Costruzione della casa di piccione 3e quart XVIIe siècle (≈ 1762)
Presunto periodo di costruzione del monumento.
26 mai 1986
Registrazione come monumento storico
Registrazione come monumento storico 26 mai 1986 (≈ 1986)
Protezione ufficiale con decreto ministeriale.
Aujourd'hui
Aujourd'hui
Aujourd'hui Aujourd'hui (≈ 2025)
Position de référence.
Patrimonio
Pigeonnier (causa E 68): entrata per ordine del 26 maggio 1986
Dati chiave
Information non disponible - Nessun carattere identificato
Fonti insufficienti per assegnare uno sponsor.
Origine e storia
Il colombecote Vuzailles è un edificio costruito nel 3° trimestre del XVII secolo, situato nel comune di Vouzailles, nell'ex Poitou-Charentes (oggi Nuova Aquitania). Questo tipo di monumento, spesso associato a seigneurie o allevamenti, è servito sia come simbolo di prestigio che come riserva alimentare per i proprietari terrieri. La sua registrazione come monumento storico per ordine del 26 maggio 1986 testimonia la sua importanza di patrimonio, anche se i dettagli del suo sponsor o il suo uso preciso rimangono non documentati nelle fonti disponibili.

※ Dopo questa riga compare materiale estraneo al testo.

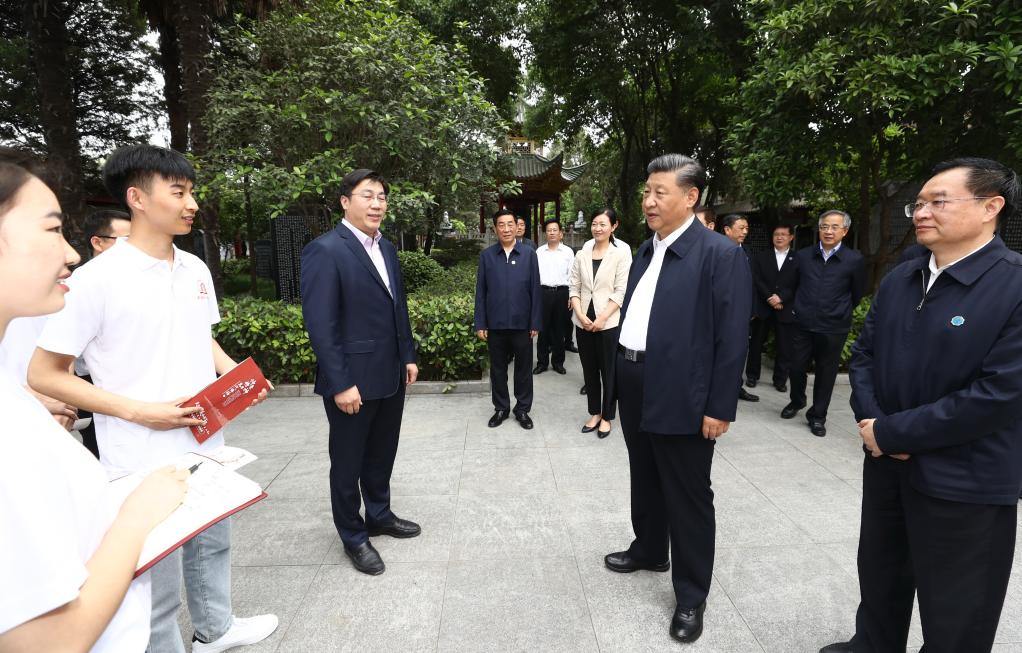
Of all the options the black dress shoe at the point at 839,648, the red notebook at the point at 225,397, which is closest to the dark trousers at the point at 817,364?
the black dress shoe at the point at 839,648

La posizione della colomba, all'indirizzo "4 Residence del Pigeonnier", suggerisce un'integrazione in un complesso architettonico o in un dominio più ampio, ora parzialmente noto. L'accuratezza della sua posizione geografica viene valutata come "a priori soddisfacente" (nota 6/10), indicando una chiara identificazione ma senza dettagli topografici esaurienti. Di proprietà del comune di Vouzailles, il suo stato attuale (aperto per visitare, affittato per eventi, o convertito in camere) non è specificato negli archivi consultati.
Le colombe del XVII secolo a Poitou-Charentes riflettevano spesso la gerarchia sociale: riservata all'aristocrazia o alla borghesia rurale, erano proibite ai contadini sotto il vecchio regime. La loro presenza ha così segnato il controllo seigneuriale su terre e risorse. Anche se questo monumento non è associato a personaggi storici identificati nelle fonti, la sua architettura e la storia locale fanno parte di questo contesto agro-sociale, dove gli edifici di utilità potrebbero anche incarnare il potere simbolico.